■ **TO-DO LIST**
1. According to the passage on Islamic investment below, for how long has Corporate Social Responsibility been emerging as a field of study in the West?
2. Extend the passage on Islamic investment below by a paragraph that follows on from its final sentence.

### QUOTED PASSAGE ###

The increased awareness of risks in late modernity is a result of the rapidly changing nature of global interactions, including the complexity of technology and an intensified dependency on those who possess knowledge far beyond the needs of its end users (Giddens 1991: 18). Pious investors find themselves in a situation where risks are increasingly difficult to understand, and are thus forced to rely on the expert knowledge of Shari'ah supervisory boards as well as the abstract systems offered by intermediaries for the assessment and regulation of risks. Muslim investors are also confronted with the risk of compromising their moral duty of ensuring a halal income.

The rite of Shari'ah screening by supervisory boards ensures that securities available to Muslim investors in the financial market space are indeed permissible (halal). However, Muslim investors' reliance on abstract systems and expert knowledge makes them little more than "pious consumers" and the Shari'ah-compliant security itself a "pious commodity". The commodification of halal investments has led to the development of a Muslim "consumer identity" in matters related to finance and investments. Whether opening a new bank account, financing a car or house, or investing in a business or securities, this consumer identity is expressed through the numerous forms of halal investments and in Muslims' engagement with the Islamic financial market. The financial market space itself does not, of course, exercise agency; but Muslims' agency is continually expressed in and through this space.

 

Pious Capitalism

In Islam and the Moral Economy: The Challenge of Capitalism (2006) Charles Tripp traces the challenges of capitalism for Muslims over the past sixty years. Tripp investigates how modern Muslims have adapted their religious traditions to engage with contemporary capitalist institutions. Relying on the works of Muslim scholars he explains how, faced by such challenges, intellectuals have devised a range of strategies that have enabled Muslims to retain a sense of moral duty whilst also engaging in a world not of their own making. Tripp, whose work investigates the development of ideas on Islamic socialism, economics, and the rationale for Islamic banking and finance, maintains that the large majority of Muslims aspire to innovation and ingenuity in their search for compromise and interaction with global capitalism in contemporary societies.

The impetus to impose a moral responsibility for societal welfare on issuers arrived in the financial market in the form of Corporate Social Responsibility (CSR). CSR has emerged over the past thirty years as a new field of study in the West; a field that analyses the role of businesses and financiers in society with regard to the issuer's impact on environmental, social, and other ethical aspects of social life. CSR frameworks contain specific guidelines that aim to monitor the conduct of issuers through annual CSR disclosures.

### DATA EXTRACT ###

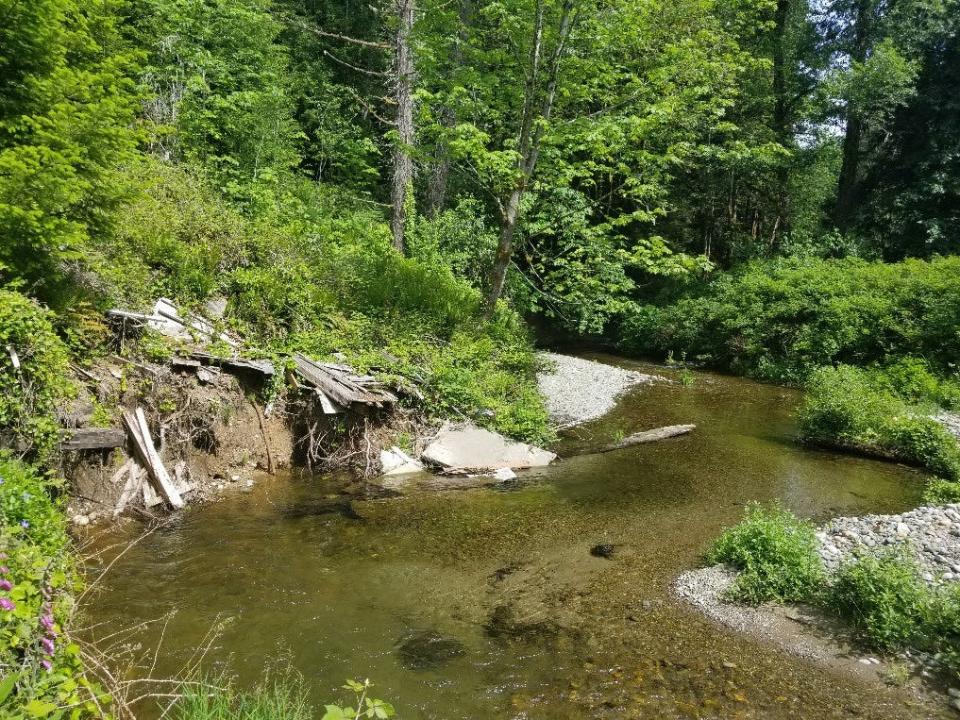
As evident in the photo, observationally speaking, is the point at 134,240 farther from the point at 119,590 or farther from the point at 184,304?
the point at 119,590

###

■ **TASK RESULTS**
1. Over the past thirty years.

2.
The underlying philosophy of Islamic business transactions (mu'amelat), as enshrined in Shari'ah law, demands that issuers operate morally, ethically, and socially responsibly and conform to Islamic norms governing business and economic activity. Hailed as the cornerstones of an Islamic economic ideology are the twin objectives of social justice and distributional equity. One of the gravest concerns in contemporary Islamic economics has been how to achieve these objectives in a market-dominated capitalist economy, and in particular in the financial market.

Islam's commitment to universal brotherhood andjustice makes the well-being of all human beings its principal goal. This sentiment was eloquently echoed by one of the most prominent Muslim scholars of Islamic finance, Justice Mufti Muhammad Taqi Usmani, in an address to the World Bank:

When we speak of Islamic Finance or Islamic economic principles, it is generally assumed that these principles are emphasized by Muslim scholars only to satisfy the religious requirement of Muslims, or that they are meant only for Muslims to the exclusion of all others. This is an incorrect assumption. Although Islam is basically represented by a set of beliefs, the benefits of its social, political and economic principles are not restricted to Muslims - they are meant for the common good of humanity at large. (Usmani 2010: 3)

The Islamic financial market, and Shari'ah screening in particular, attempts to inculcate these twin objectives - social justice and distributional equity - to some extent. Shari'ah-compliant securities offered in the Islamic financial market hold out the promise of adherence by the issuer to at least some Islamic doctrinal principles, albeit very few.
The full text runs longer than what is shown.